HD was effective in the management of mild 5FU-associated hyperammonemia in our patient. In previous reports, symptomatic 5FU-related hyperammonemia was treated with 5FU discontinuation and therapeutic options such as hydration and lactulose use [3,4,5]. When these measures are insufficient, HD is efficacious, as the molecular weights (M) of FBAL and FA are sufficiently low (106 Da and 78 Da); HD is effective in the elimination of small molecules, especially those with size M ≤ 500 Da [20]. In this case, HD led to successful 5FU-related hyperammonemia management. Continuous hemodiafiltration was previously used in a patient with severe disease who was in a hyperammonemic coma [15, 17]. We were careful to keep our patient from dehydration and constipation throughout the cycles, so when hyperammonemia was present, we did not treat it except by HD.

HD administration on day 2 may be effective in the prevention of nausea, vomiting, and hyperammonemia as, in cycles 5–7 in our patient, there were no clinical symptoms of nausea/vomiting, unlike in cycles 2–4. The serum levels of NH3, FBAL, and FA before HD in cycles 5–7 (around 23 h after 5FU continuous infusion initiation) were significantly lower than those in cycles 2–4 (around 42 h after) (Table 1). It has been reported that serum FBAL and FA levels were elevated in 5FU-associated hyperammonemia [15]. In patients with renal dysfunction, 5FU treatment may cause hyperammonemia, as reduced FBAL renal excretion rates are associated with elevations in the levels of FBAL and its metabolite FA, which inhibits the tricarboxylic acid cycle [15] (Supplemental Fig. 1).
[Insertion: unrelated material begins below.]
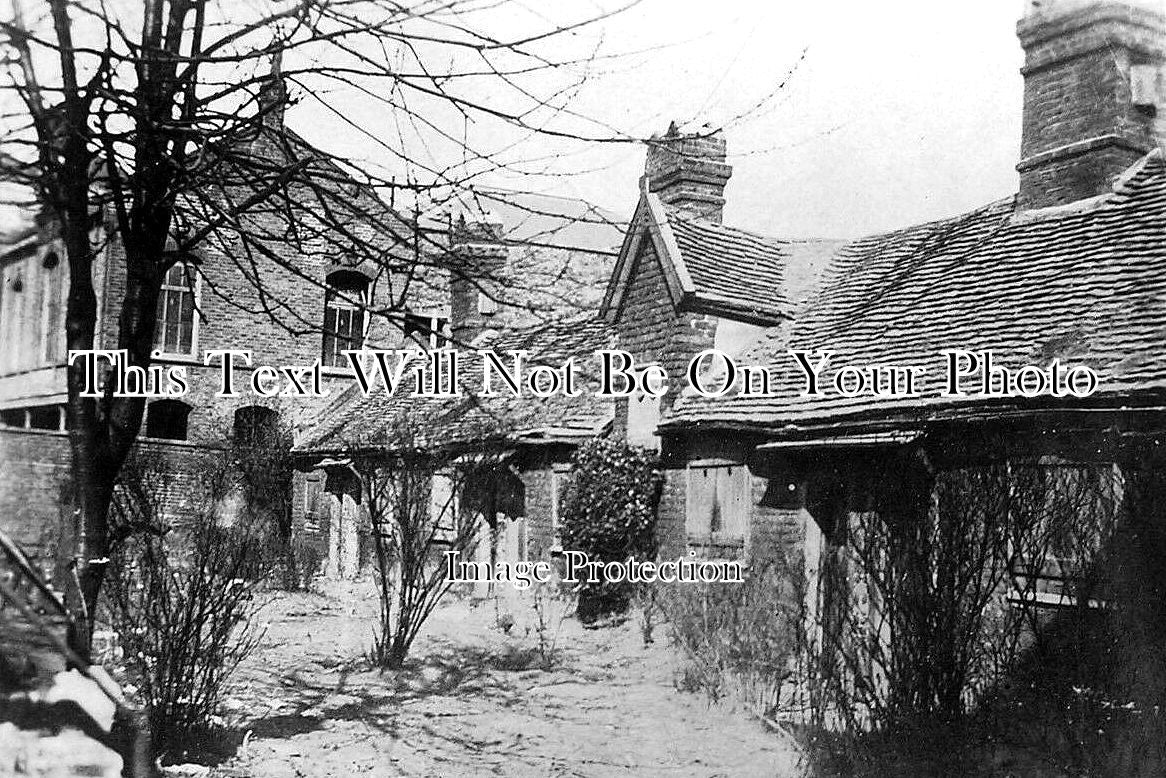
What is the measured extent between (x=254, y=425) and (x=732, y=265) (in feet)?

In our patient, HD performed on day 3 was insufficient for the avoidance of FBAL accumulation and hyperammonemia, while that used on day 2 successfully reduced the maximum serum levels of FBAL and FA. This may have played a key role in the avoidance of nausea, vomiting, and hyperammonemia.
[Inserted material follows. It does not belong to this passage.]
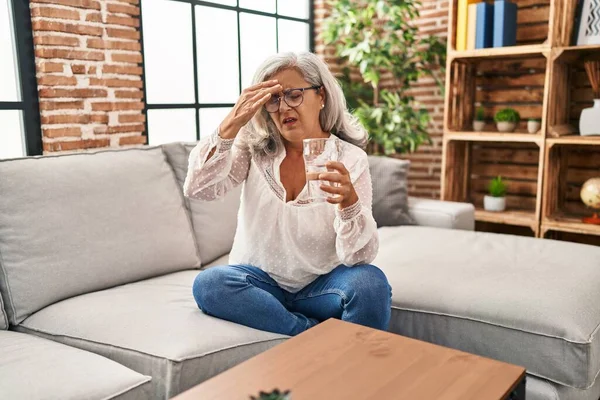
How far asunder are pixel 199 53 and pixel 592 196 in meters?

While it is a sensible concern that performing HD on day 2 during 5FU continuous infusion could lower serum 5FU levels, in cycles 5–7 in our case, the serum concentration of 5FU was retained above the target concentration and HD use did not decrease this concentration. Moreover, CT performed after cycle 7 revealed tumor shrinkage, indicating the clinical therapeutic effect of 5FU. Taken together, our results showed that HD administered on day 2 is a possible choice for the prevention of 5FU-associated hyperammonemia without reductions in the treatment effect in renal dysfunction patients.

Our study has some limitations. (1) While the patient’s renal function was heavily impaired, it was preserved to the extent that maintenance HD was deemed unnecessary. Dialysis was required for the elimination of FBAL and FA only during chemotherapy. Further research should focus on the management of chemotherapy among patients undergoing maintenance HD. (2) The data used in this report were obtained from one patient, although repeated measurements were performed. Further research is needed to confirm the generalizability of our results.

Conclusion

5FU/LV was safely and effectively administered to a patient with gastric cancer and CRF. Hyperammonemia avoidance was achieved with the administration of HD on day 2 instead of day 3, alongside dose modifications.